Yes. I said finagling and we’ve seen this so abundantly that it is almost expected. Mrs. Clinton is a prime example. Her trail is so littered with dubious and dishonest (either by commission or omission) finagling that she dismisses with an almost flippant sarcasm; belligerently daring anyone to question her. The bigger the lie the more people will accept it. On top of that, her erased email server screams guilt. Her reaction is pure contempt that her integrity is even questioned.

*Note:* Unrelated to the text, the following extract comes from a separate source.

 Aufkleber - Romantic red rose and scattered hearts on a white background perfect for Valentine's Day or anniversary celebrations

“The essential English leadership secret does not depend on particular intelligence. Rather, it depends on a remarkably stupid thick-headedness. The English follow the principle that when one lies, it should be a big lie, and one should stick to it. They keep up their lies, even at the risk of looking ridiculous.”

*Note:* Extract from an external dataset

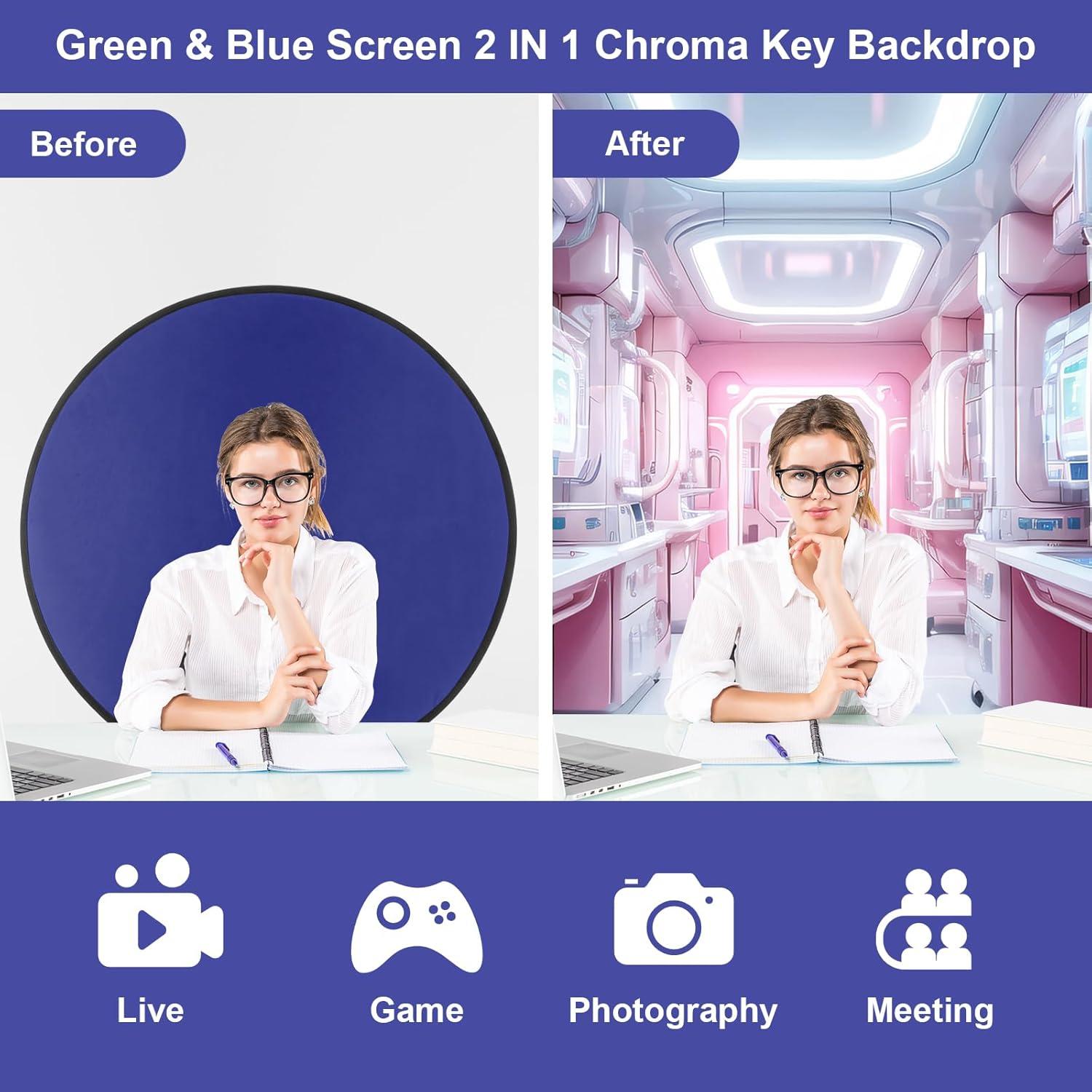 Fondo de Pantalla Chroma Key Cosmos 110 cm Azul Verde Plegable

In my April first column, titled: “The dog catchers bacon”, I talked about a fictitious character who drove around in the shadows, basically identified only by his broad and friendly smile and the crispy bacon. In the story, every hair on my head stood up in warning, but I was drawn in by his smile and the wonderful fragrance of his gifts. These two wonders caused me to drop my guard, even though everything about the man was blatantly wrong.
In the parody, I somehow came to my senses before I gave up my two prized possessions (read my rights and property or if this doesn’t make sense, my two dogs). The sneaky thief who almost beguiled me with false promises skedaddled in a cloud of smoke and I was so confused, I couldn’t even file a police report. Thus I was manipulated for the whole process to repeat itself, most likely in another guise. That is exactly how our political pundits survive to stay in a position of power.

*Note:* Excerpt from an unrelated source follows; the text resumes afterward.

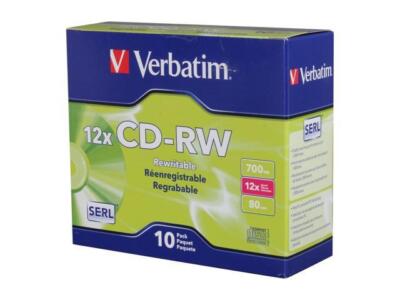 New Verbatim CD-RW 700MB 2X-12X Rewritable Media Disc - 9 Pack Slim Case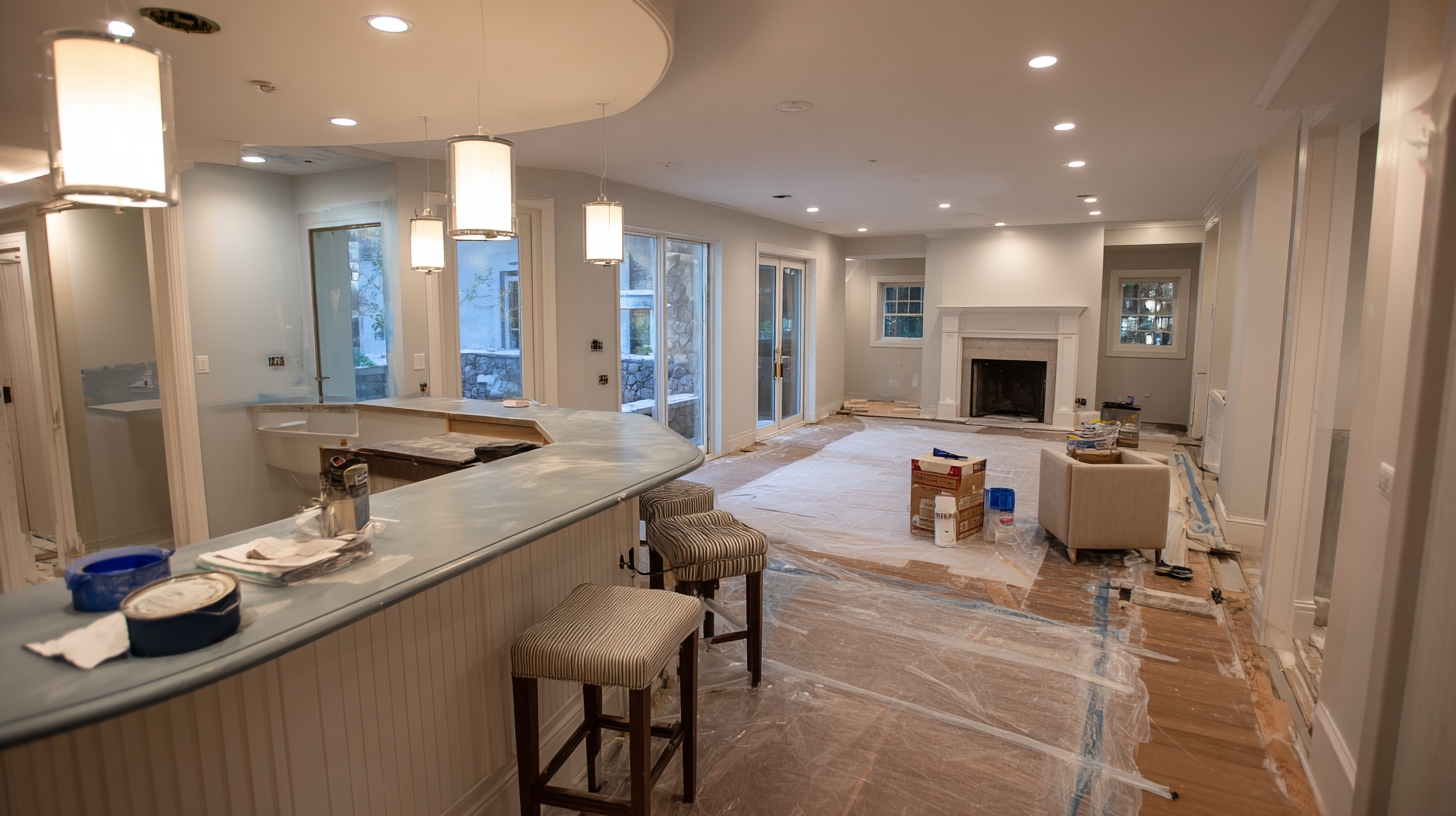 A private house spacious basement remodeling in progress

The bigger their lie – Remember Richard Nixon’s “I am not a crook”, or Hillary’s husband, “I did not have sexual relations with that woman”? J Edgar Hoover stayed in power for years by spying on everyone. No one said a word when he was recognized at parties dressed as a woman – a very ugly woman too. This was conservative America and folks we tight-lipped as a clam. The bigger the lie the more people will accept it.
Has our President fulfilled any of the promises and hope that won him the vaunted Nobel Peace Prize? He won it on hope and a promise. In doing so, he devalued the prize exponentially, just like his crony Al Gore did. The bigger the inconvenient truth the more people will accept it.
Giving these guys a Nobel Peace Prize pretty much means Ernest P. Worrell should be awarded one for bringing hope to children who feel they cannot excel.
My dogcatcher story was so preposterous, it became credible to some. 3 TV stations called me, the Baytown Sun, and even the Baytown Police Department’s Lt. Eric Freed for a follow up. I was standing in Sedona, Arizona when my phone rang April 1st after the story ran. “Is this Bert Marshall? This is ____ at Fox News in Pennsylvania, we want to do a follow-up on the dog catcher story…”
I grinned and said, “Are you a journalist?” She said she was and I told her it was a political satire piece for April Fools Day. I heard her yell to someone, “Oh! It’s an April Fools prank!” She then hung up. My first thought was, “Geeze, don’t journalist’s comprehend what they read any more?”
Nope, the bigger the lie the more people will accept it, so get ready to hear about a year’s worth of verbal dodgeball while we try to elect a pre-selected politician who actually cares about the people. Oh, the quote in paragraph 6 is by the propaganda minister of the Third Reich, Joseph Goebbels and was paraphrasing from Adolf Hitler’s “Mein Kampf”.